Batmanglij points to “Summer Girl,” a song about drumming up positivity during a time of strife, as an example. When Danielle Haim originally brought the track to him, the name of the track was “Sunny Girl.”

“As humans, certain words ricochet, they create sets of associations that can confuse us,” he explains. “I felt like the word ‘sunny’ was one of those words—whereas the word ‘summer’ is this word that everybody has different emotions, a broad range of feelings and memories attached to it. And that’s good.”

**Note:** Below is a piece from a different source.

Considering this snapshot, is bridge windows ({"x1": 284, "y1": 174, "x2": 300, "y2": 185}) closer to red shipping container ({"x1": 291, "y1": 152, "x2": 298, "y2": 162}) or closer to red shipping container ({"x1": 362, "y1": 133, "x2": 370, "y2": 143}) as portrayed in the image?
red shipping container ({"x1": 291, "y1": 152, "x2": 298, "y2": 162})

Rostam Batmanglij photographed by Daniel Jack Lyons for W Magazine; styled by Tara Boyette. Batmanglij wears his own clothing.

At one point in our conversation, I recall that Pharrell, another acclaimed producer-slash-solo-artist-slash-creative-slash-however-you’d-like-to-categorize-him, has equated production work to being a therapist. Sessions with artists, he contends, are often deeply soul-searching, heartfelt, steeped in tearful revelations. Batmanglij turns that nugget of information over in his head.

“One person whose career was always a model to me is Pharrell,” he responds. “As somebody who makes music on their own and also makes music with other people as a producer, I sometimes have felt this energy from people around me, or just out there in the world, that says, ‘Why? Why are you being a producer, when you’ve just come off doing stuff as an artist, or why are you being an artist when you’ve just had a lot of success in the last couple of years as a producer? What’s cool about someone like Pharrell is nobody asks why, and that’s where I’d like to land.

“Maybe I’m getting close to there,” he says, smiling.